The one that gets me is that Natalie will be endlessly polite to everyone else and will use please and thank you without thinking about it...unless it's me. When she wants something from me it's "MOOOOOM! I WANT!" ARUGHUHUHUHGR! So now I just ignore her until she asks nicely. She usually gets mad before she thinks to ask nicely but we're working on it.
And you are a braver soul than I for attempting the potty training. I had hoped to have Natalie out of diapers before we go to Florida in June. Now I'm aiming for prior to her graduating college. The kid is stubborn and it's just not worth the bloodshed.

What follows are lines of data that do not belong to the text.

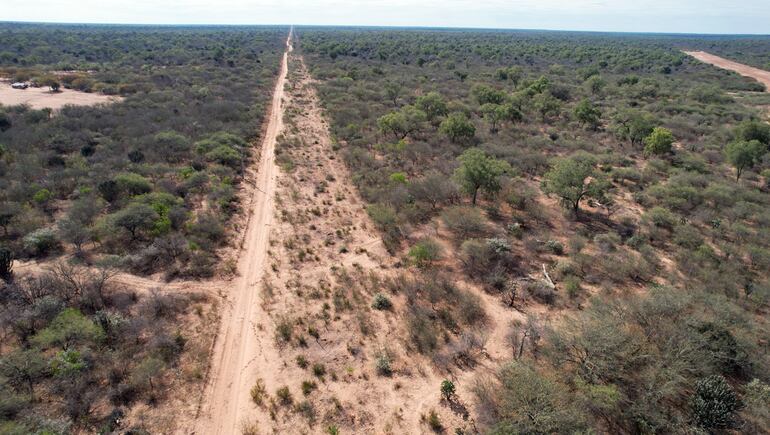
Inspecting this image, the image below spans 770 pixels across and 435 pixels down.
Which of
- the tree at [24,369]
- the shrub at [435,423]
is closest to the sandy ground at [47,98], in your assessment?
the tree at [24,369]

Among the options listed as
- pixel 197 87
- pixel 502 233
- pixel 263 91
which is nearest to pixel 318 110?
pixel 263 91

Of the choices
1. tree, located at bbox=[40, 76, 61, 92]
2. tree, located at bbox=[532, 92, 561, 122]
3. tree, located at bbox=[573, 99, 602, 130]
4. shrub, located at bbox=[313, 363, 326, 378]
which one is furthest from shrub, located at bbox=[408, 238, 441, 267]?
tree, located at bbox=[40, 76, 61, 92]

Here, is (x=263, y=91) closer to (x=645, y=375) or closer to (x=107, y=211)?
(x=107, y=211)

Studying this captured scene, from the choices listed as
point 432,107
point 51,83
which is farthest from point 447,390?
point 51,83

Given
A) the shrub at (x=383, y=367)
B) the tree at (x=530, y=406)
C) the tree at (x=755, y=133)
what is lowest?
the shrub at (x=383, y=367)

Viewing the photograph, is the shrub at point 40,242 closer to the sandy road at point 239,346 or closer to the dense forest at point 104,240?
the dense forest at point 104,240

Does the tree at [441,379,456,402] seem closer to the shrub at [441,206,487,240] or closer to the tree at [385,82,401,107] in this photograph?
the shrub at [441,206,487,240]

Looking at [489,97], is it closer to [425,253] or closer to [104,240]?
[425,253]
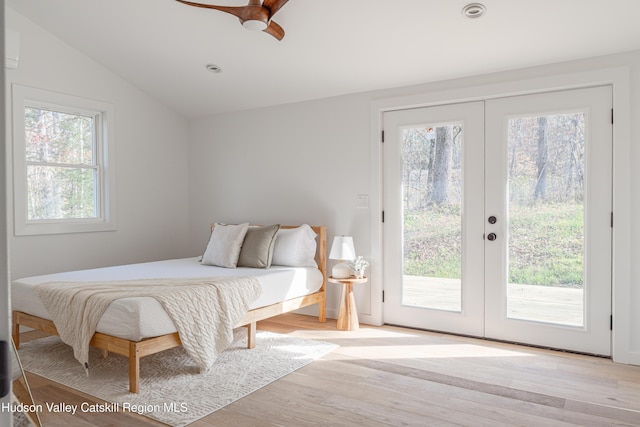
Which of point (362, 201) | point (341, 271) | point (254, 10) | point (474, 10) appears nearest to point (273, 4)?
point (254, 10)

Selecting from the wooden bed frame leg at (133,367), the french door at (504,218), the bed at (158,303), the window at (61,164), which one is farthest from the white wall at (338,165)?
the wooden bed frame leg at (133,367)

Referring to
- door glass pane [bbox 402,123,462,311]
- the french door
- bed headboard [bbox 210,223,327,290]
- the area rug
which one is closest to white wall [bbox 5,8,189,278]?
the area rug

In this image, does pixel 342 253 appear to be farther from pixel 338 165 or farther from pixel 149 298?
pixel 149 298

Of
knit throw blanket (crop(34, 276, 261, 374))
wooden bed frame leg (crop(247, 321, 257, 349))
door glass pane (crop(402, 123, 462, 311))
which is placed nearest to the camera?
knit throw blanket (crop(34, 276, 261, 374))

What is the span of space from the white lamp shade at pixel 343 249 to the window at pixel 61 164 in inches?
98.8

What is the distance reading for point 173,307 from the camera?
289 cm

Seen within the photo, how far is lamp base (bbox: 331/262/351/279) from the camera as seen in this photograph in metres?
4.22

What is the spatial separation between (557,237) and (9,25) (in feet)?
16.7

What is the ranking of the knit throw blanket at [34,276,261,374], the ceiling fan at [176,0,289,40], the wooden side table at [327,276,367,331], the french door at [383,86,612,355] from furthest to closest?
the wooden side table at [327,276,367,331] → the french door at [383,86,612,355] → the knit throw blanket at [34,276,261,374] → the ceiling fan at [176,0,289,40]

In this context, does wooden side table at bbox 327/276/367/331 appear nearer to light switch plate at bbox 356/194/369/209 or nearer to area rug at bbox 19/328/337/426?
area rug at bbox 19/328/337/426

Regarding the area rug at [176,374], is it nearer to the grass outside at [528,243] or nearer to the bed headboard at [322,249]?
the bed headboard at [322,249]

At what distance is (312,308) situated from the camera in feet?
15.6

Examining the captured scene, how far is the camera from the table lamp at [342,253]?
4.17 meters

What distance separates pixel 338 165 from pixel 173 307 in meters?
2.32
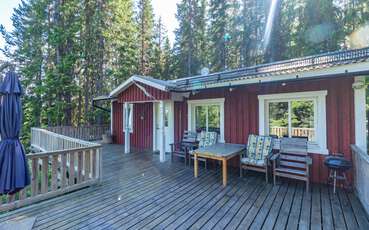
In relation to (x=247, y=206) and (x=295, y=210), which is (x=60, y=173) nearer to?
(x=247, y=206)

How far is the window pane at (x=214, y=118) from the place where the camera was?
6.55 metres

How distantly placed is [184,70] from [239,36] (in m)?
5.55

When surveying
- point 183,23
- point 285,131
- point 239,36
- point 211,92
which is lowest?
point 285,131

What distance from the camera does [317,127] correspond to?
4738 mm

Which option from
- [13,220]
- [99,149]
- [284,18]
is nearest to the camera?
[13,220]

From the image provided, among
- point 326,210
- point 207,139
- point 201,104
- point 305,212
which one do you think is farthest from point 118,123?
point 326,210

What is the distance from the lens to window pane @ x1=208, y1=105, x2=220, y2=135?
21.5 feet

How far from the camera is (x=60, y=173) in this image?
418cm

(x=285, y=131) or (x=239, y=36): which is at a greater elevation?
(x=239, y=36)

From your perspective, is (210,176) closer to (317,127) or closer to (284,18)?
(317,127)

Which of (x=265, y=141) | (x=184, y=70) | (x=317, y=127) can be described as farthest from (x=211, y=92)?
(x=184, y=70)

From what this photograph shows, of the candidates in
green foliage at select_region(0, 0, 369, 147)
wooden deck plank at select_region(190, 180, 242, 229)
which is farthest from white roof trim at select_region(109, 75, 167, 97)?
green foliage at select_region(0, 0, 369, 147)

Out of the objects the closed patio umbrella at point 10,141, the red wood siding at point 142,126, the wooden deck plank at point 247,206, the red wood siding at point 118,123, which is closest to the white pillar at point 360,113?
the wooden deck plank at point 247,206

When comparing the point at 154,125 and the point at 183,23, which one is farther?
the point at 183,23
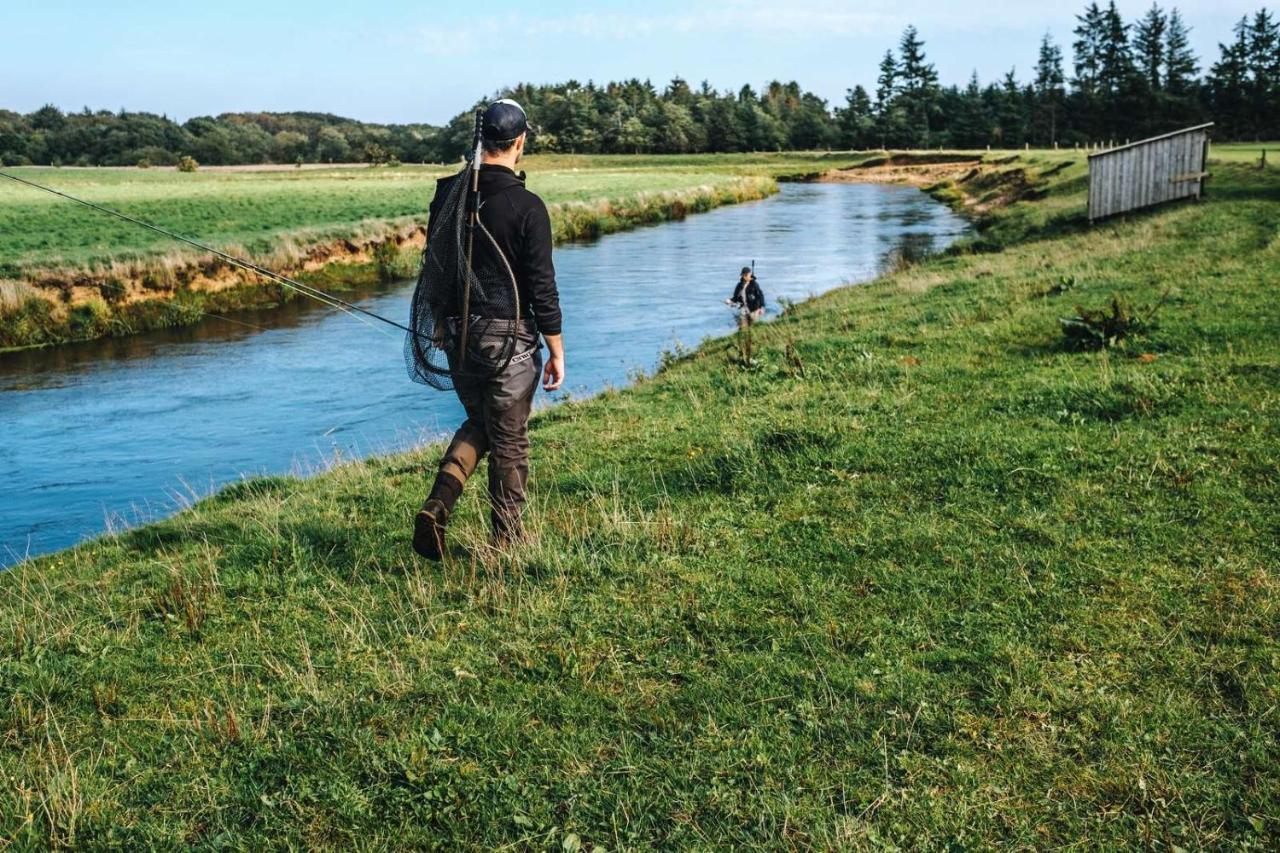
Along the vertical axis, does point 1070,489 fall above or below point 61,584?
above

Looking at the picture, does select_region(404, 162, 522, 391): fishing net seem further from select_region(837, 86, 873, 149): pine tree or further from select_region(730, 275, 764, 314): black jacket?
select_region(837, 86, 873, 149): pine tree

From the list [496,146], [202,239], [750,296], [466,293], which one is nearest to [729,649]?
[466,293]

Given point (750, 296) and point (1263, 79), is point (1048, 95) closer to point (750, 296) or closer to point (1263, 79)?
point (1263, 79)

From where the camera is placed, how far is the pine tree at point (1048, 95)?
96.0 m

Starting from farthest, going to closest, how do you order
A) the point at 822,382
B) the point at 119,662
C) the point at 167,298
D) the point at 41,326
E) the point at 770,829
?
the point at 167,298
the point at 41,326
the point at 822,382
the point at 119,662
the point at 770,829

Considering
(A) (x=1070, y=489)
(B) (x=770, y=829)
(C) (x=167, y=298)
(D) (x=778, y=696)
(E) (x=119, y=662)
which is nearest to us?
(B) (x=770, y=829)

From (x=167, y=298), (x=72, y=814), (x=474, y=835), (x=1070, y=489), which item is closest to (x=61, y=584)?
(x=72, y=814)

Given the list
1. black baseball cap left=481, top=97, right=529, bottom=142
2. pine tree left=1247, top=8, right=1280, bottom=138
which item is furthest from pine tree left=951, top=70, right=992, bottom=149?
black baseball cap left=481, top=97, right=529, bottom=142

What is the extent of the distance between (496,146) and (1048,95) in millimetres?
108519

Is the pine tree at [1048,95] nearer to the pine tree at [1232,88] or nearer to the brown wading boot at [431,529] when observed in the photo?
the pine tree at [1232,88]

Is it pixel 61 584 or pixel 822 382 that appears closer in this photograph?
pixel 61 584

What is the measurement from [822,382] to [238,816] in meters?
7.64

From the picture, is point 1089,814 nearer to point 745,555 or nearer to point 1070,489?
point 745,555

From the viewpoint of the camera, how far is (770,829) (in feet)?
11.1
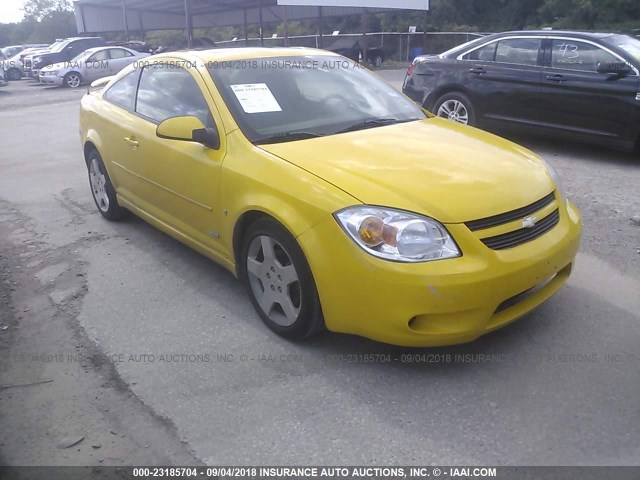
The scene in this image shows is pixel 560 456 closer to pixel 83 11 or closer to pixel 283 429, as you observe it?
pixel 283 429

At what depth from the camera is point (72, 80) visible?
70.4 ft

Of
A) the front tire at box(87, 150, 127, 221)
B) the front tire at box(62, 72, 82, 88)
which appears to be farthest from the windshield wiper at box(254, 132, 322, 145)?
the front tire at box(62, 72, 82, 88)

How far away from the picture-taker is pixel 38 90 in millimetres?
21766

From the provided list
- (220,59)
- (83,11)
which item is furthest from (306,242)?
(83,11)

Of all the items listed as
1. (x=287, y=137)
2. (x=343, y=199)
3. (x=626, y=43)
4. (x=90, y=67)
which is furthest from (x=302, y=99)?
(x=90, y=67)

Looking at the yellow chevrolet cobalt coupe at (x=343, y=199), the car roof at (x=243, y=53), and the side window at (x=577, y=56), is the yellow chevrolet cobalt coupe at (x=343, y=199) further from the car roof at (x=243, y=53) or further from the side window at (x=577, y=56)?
the side window at (x=577, y=56)

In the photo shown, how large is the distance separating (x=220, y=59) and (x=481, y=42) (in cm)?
500

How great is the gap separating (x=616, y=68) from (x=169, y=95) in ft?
16.4

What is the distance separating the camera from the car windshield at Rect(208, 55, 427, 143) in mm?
3545

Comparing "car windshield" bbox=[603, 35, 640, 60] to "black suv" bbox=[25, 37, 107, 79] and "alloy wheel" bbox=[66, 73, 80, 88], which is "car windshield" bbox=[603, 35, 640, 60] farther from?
"black suv" bbox=[25, 37, 107, 79]

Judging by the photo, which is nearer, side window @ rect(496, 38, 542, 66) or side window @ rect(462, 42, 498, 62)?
side window @ rect(496, 38, 542, 66)

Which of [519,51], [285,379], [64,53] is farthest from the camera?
[64,53]

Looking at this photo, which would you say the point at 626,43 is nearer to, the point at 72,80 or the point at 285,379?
the point at 285,379

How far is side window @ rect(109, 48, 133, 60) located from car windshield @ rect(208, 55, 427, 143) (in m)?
19.4
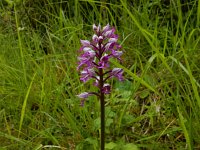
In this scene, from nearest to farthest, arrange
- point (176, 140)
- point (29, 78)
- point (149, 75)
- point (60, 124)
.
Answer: point (176, 140), point (60, 124), point (149, 75), point (29, 78)

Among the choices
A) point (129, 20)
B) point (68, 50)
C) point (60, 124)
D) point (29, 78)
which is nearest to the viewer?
point (60, 124)

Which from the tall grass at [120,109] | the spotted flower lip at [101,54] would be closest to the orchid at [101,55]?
the spotted flower lip at [101,54]

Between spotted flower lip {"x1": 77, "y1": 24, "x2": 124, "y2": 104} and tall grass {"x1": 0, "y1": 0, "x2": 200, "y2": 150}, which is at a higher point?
spotted flower lip {"x1": 77, "y1": 24, "x2": 124, "y2": 104}

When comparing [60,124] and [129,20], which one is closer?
[60,124]

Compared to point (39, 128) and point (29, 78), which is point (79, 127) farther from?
point (29, 78)

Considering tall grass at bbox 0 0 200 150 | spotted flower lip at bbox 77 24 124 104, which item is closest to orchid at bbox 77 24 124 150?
spotted flower lip at bbox 77 24 124 104

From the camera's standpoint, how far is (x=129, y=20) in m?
3.35

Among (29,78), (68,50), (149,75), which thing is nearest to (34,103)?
(29,78)

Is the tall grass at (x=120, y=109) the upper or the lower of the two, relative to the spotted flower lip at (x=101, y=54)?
lower

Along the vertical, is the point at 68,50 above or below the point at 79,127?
above

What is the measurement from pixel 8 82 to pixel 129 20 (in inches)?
45.0

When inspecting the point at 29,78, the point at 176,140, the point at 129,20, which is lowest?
the point at 176,140

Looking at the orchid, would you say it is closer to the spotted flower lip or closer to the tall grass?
the spotted flower lip

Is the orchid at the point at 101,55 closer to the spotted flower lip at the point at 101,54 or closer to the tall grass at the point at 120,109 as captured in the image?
the spotted flower lip at the point at 101,54
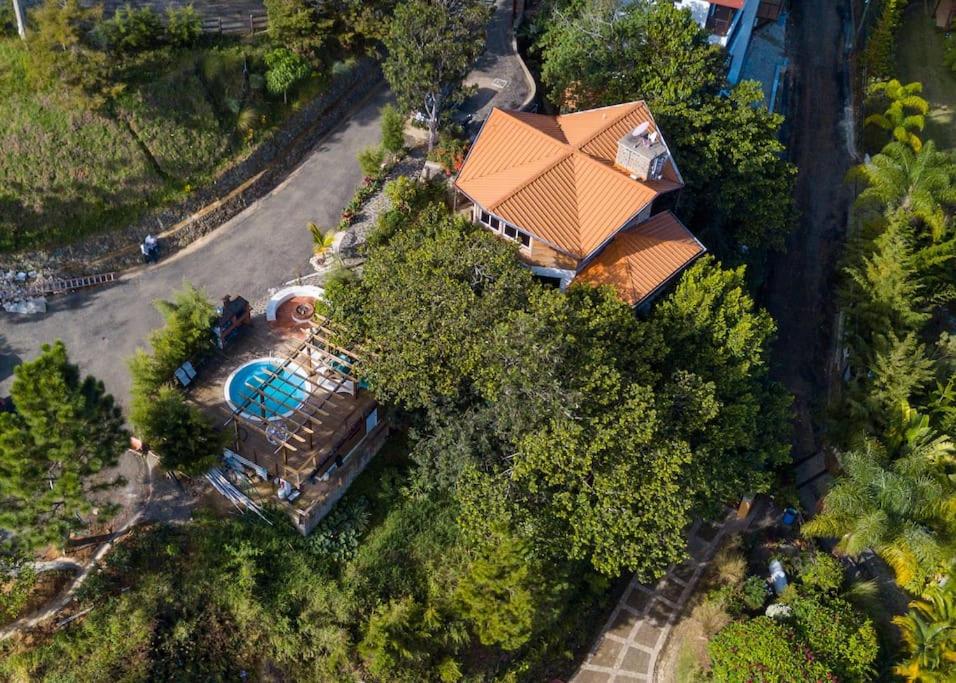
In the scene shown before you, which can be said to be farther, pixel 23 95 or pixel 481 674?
pixel 23 95

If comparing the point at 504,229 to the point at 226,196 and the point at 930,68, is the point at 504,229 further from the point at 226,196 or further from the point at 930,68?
the point at 930,68

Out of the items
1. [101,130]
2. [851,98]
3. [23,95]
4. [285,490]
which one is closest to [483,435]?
[285,490]

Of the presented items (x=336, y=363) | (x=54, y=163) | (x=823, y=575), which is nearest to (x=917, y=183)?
(x=823, y=575)

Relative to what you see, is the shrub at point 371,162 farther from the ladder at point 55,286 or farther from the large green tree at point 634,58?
the ladder at point 55,286

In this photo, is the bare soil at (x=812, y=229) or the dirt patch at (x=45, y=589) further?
the bare soil at (x=812, y=229)

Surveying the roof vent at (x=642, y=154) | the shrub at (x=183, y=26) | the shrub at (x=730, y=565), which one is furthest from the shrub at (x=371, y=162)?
the shrub at (x=730, y=565)

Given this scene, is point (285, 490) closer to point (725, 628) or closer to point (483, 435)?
point (483, 435)

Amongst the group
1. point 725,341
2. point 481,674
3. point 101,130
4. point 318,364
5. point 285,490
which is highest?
point 101,130
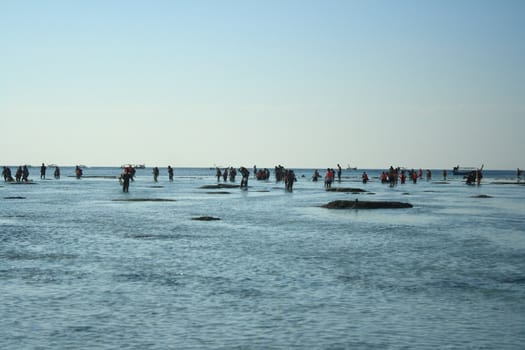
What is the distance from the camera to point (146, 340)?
10.4 m

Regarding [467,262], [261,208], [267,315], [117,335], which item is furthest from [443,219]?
[117,335]

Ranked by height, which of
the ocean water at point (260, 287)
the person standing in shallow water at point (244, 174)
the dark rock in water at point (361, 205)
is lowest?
the ocean water at point (260, 287)

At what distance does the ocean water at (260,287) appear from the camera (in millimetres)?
10766

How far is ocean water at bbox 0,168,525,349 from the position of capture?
10766 millimetres

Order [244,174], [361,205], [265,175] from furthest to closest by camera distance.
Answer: [265,175]
[244,174]
[361,205]

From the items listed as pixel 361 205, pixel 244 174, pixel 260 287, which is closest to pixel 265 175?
pixel 244 174

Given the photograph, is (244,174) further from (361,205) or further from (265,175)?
(265,175)

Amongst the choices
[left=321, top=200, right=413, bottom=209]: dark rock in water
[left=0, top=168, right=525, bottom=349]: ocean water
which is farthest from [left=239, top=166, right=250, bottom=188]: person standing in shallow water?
[left=0, top=168, right=525, bottom=349]: ocean water

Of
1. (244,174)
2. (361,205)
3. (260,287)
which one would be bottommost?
(260,287)

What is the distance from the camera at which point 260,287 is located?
14875 millimetres

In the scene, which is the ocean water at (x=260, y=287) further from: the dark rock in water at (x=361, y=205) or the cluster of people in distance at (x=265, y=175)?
the cluster of people in distance at (x=265, y=175)

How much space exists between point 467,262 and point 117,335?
11998 millimetres

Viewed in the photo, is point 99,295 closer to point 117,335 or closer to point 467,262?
point 117,335

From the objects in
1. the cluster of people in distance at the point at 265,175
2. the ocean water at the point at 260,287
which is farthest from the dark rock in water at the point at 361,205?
the cluster of people in distance at the point at 265,175
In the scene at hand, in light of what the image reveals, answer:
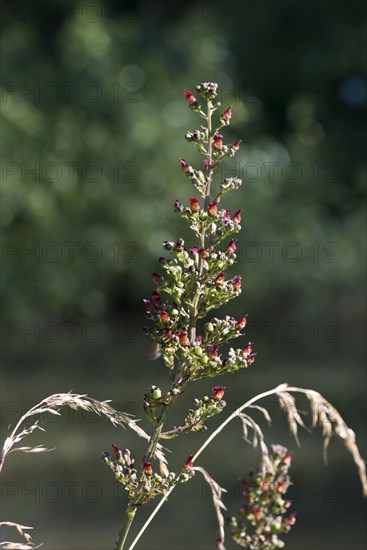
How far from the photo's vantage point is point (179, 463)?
637 cm

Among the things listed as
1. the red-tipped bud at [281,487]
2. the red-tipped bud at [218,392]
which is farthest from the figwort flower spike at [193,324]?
the red-tipped bud at [281,487]

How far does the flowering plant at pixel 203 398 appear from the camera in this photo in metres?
1.24

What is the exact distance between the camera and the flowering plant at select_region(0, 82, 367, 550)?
124 cm

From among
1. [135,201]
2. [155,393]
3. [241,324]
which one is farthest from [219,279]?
[135,201]

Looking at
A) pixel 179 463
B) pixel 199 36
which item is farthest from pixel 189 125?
pixel 179 463

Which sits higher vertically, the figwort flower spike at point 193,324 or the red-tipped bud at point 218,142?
the red-tipped bud at point 218,142

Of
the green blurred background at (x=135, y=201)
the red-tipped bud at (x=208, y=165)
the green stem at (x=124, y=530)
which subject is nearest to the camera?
the green stem at (x=124, y=530)

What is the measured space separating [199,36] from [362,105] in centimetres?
318

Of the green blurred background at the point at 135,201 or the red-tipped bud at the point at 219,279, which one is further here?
the green blurred background at the point at 135,201

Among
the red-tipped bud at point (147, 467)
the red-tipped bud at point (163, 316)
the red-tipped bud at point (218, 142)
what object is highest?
the red-tipped bud at point (218, 142)

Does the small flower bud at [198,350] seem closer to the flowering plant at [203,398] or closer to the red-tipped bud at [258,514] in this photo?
the flowering plant at [203,398]

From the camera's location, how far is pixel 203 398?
1320 millimetres

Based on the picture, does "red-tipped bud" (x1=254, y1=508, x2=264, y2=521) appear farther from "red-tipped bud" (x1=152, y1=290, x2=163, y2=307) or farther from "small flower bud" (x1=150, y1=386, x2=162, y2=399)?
"red-tipped bud" (x1=152, y1=290, x2=163, y2=307)

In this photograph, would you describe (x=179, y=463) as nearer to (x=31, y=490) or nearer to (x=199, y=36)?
(x=31, y=490)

Oh yeah, he's polite to everyone but me. He'll throw his cup at me and yell "MIIIIIIILK" but when it's daddy, he's like "milk peese." Little jerk. Good on you for the dinnertime rules. I have always hated to see kids act up in restaurants and I vowed that would NOT be my child. When he gets loud and unruly, we leave. He'll learn soon enough if he wants to do fun stuff, he needs to stop acting up. He hates time out and usually the threat alone will keep him in line but not always. He was pretty shocked that I really put him in timeout for dinner so I hope tonight goes better.
Everyone tells me girls are easier to potty train than boys if it's any consolation. I figured we still have one more diaper size and pull ups to go through so I'm trying to stay chill about it. Pick you battles, right?
If more parents set boundaries w/their kids like you are attempting to do, this world wouldn't be such a F-ed up place. Kudos to your old-fashioned ways. You're doing just fine.
Thanks LM. Or Miss LM.
I'm with you Amy, and especially Kait. When my kid gets here in 7 months, I'm definitely going 'old school' on them. They WILL behave, or their lives will NOT be enjoyable. Their choice!
Oh, my sister-in-law demands manners from her kids the way manners were demanded of us back when we were kids - and the result - really happy, nice kids people want to be around. It's not mean. It's important.